Before then of course, Voysey was commissioned to design a house in Bedford Park, for which he is widely acknowledged for. Titled ‘Grey House’, it was common of his contemporary style to build things to stand out, or alone. His influence on urban and suburban developments in the early 1900s was soon to exceed the sought after ‘Queen Anne’ design. In this age of design he contributed simplicity, the deception of simplicity, fixated linear work, with limited or no surface decoration.
‘Simplicity in decoration is one of the most essential qualities without which no true richness is possible.’
Voysey did not flirt with contemporary ideas, he allowed tastes and fashion to pass by unnoticed, and naturally campaigned against the ugliness in Modern society.

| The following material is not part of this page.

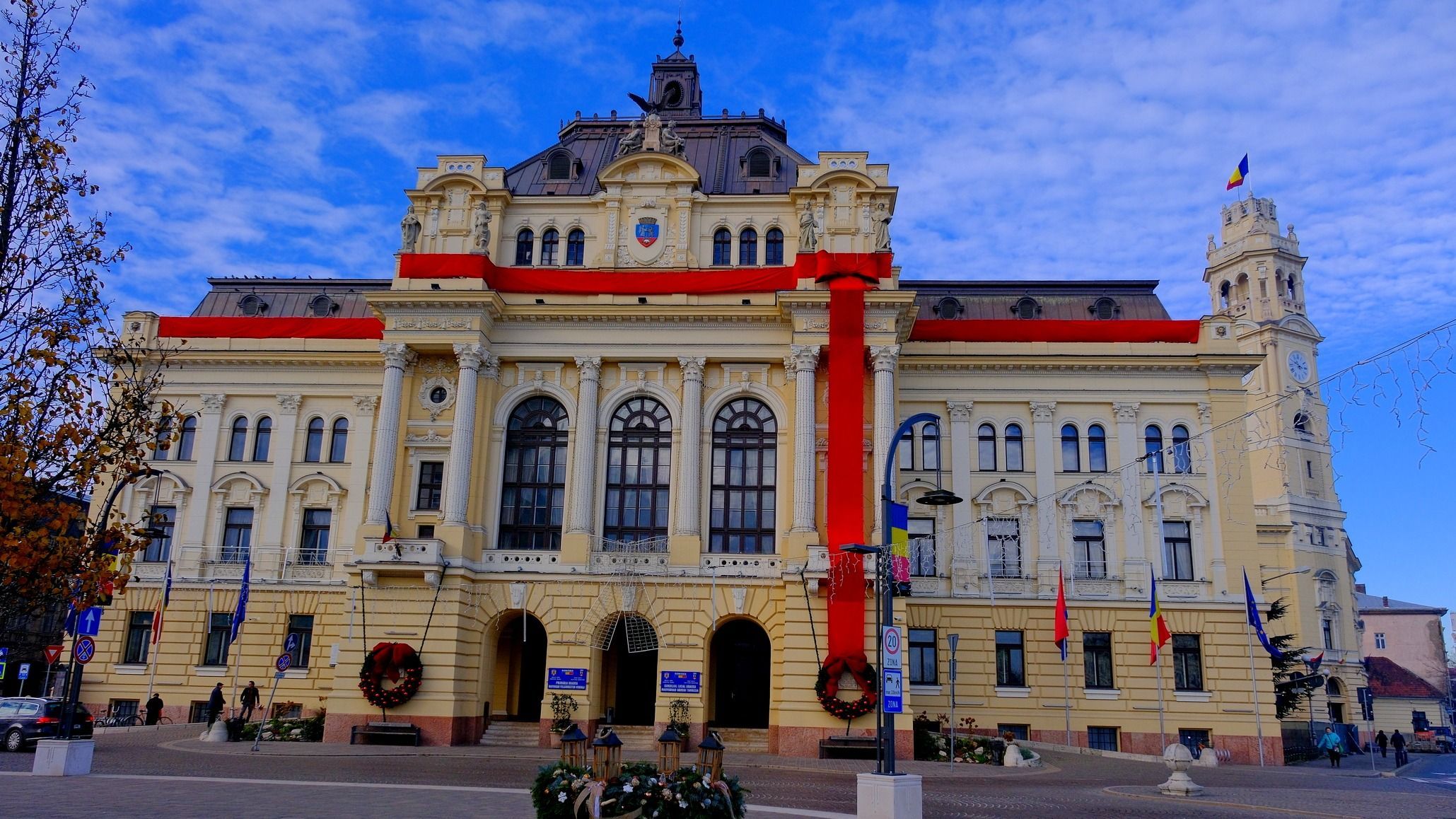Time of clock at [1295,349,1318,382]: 2:49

By 1924, he was known on an international level, essentially for exhibiting in locations including; the Salons de la LibreEsthetique (1894 and 1897), Leige (1895) and Turin (1902); and for the featuring in written articles such as House Beautiful, Chicago (1896). The ‘Glasgow Four’ that Voysey had presented his artwork alongside in Leige, could not be considered apart of the Arts and Crafts Movement. However, the influence that Voysey had on young designer Mackintosh did help to pioneer and translate the idea of the movement into the Modern Movement, that of which came just after but for a short period ran parallel in time. It was the ethics related to the nature of craft that could be incorporated into their ideologies. The advantage held by the Glasgow School was their vast and valuable connections with ears over seas; the ideas of Morris and Ashbee were listened to very attentively on the Continent.

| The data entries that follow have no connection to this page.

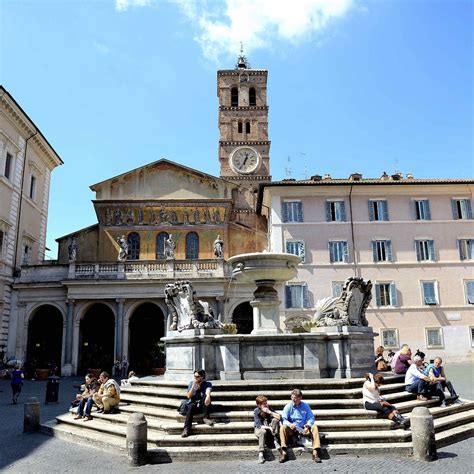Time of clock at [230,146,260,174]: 1:02
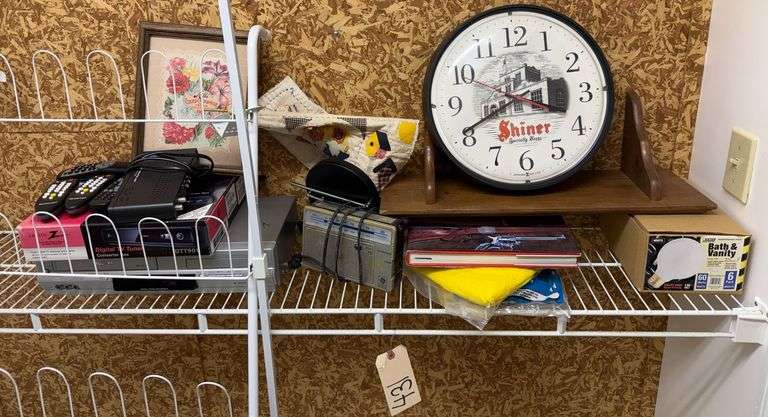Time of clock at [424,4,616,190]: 3:40
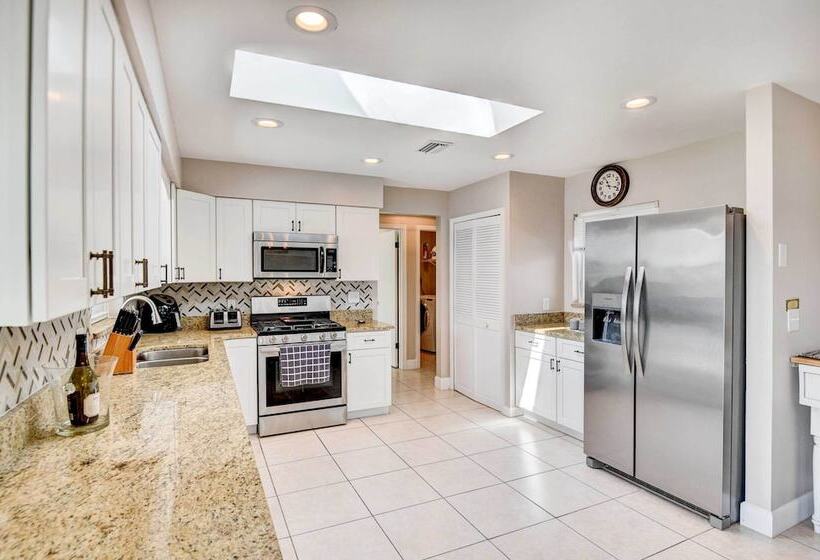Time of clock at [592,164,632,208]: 11:18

Voysey and readers of Voysey have stated that he is considered more often as the heir to Pugin, rather than the founder of the Modern Movement. This is perhaps because he wasn’t so fond of it, despite falling in to it. Similar to Pugin, he was driven by the ‘overtly religious image of the artist’s role’; being symbolic, designing homes with the beauty of a temple, furniture so wonderful that they made the owner feel more than the ordinary person. The artist held in his hands the ability to create change, to alter ways of thinking and being through his work. Regarding the Modern Movement, ‘..this is false originality, the true originality having been, for all time, the spiritual something given to the development of traditional forms by the individual artist’.

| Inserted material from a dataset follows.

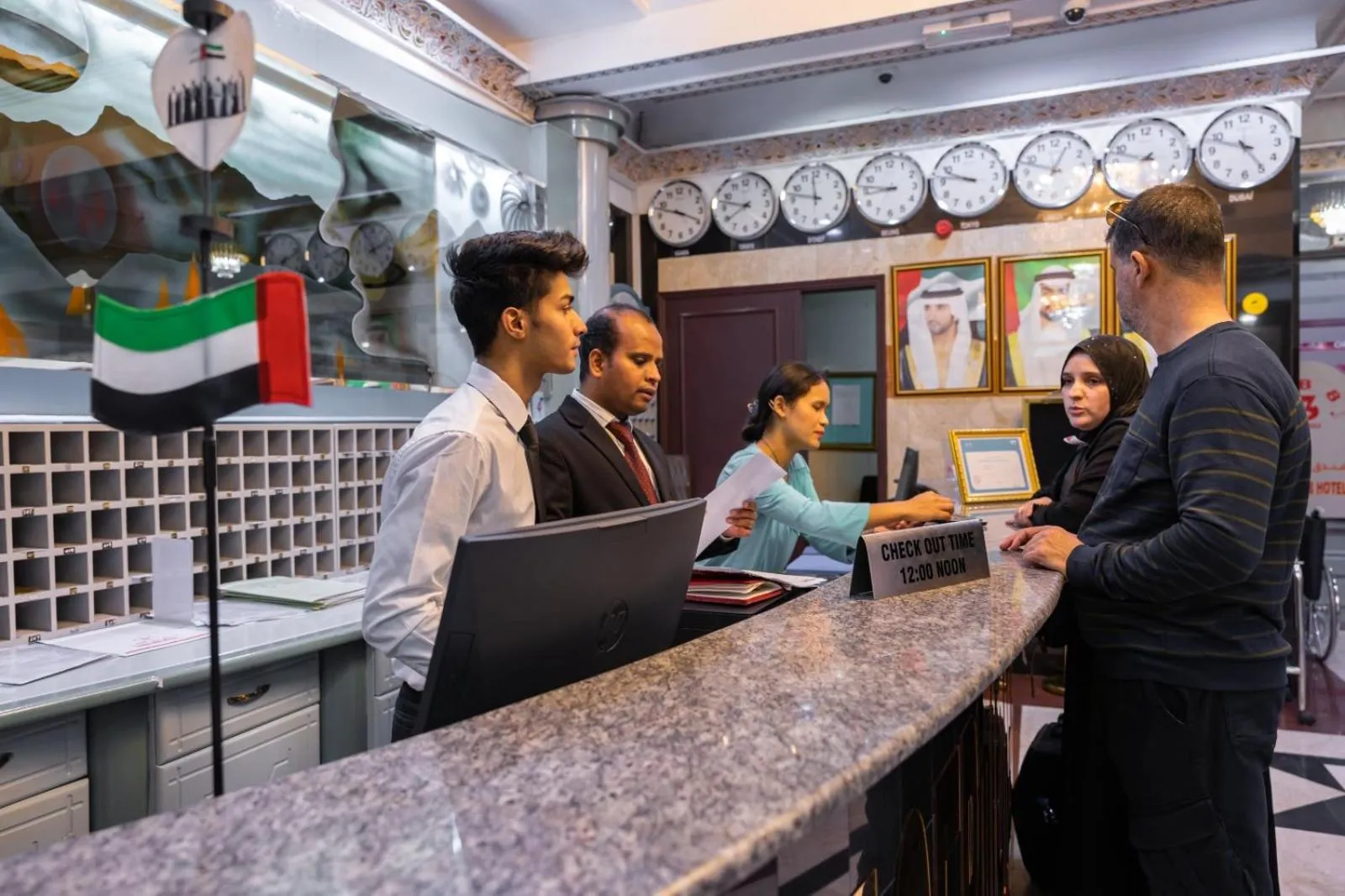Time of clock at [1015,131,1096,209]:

Voysey’s designs weren’t limited in their medium, as he produced for glass and pottery manufacturers too, Pilkington Tile and Pottery Co. Ltd. His work was often identified by the involvement and addition of hearts and doves, elegantly rounded shapes, with subtle gestures. These gentle features relate quite peacefully to nature, which again was a theme embedded in the build. Oak wood was used for the majority of his furniture; ‘the wood in its natural colour which every day grows more pleasant to look at’. This would suggest that the works didn’t just age, they would change and grow, with the times or weathers, and with the owners. They should look different in each room that they are placed, and they should look different as they stand and live through each new movement. His home too, ‘The Orchard’, in Chorleywood in Hertfordshire (1899), was also the home to nature. To a family, where in the turn of the century, change and growth was the only way.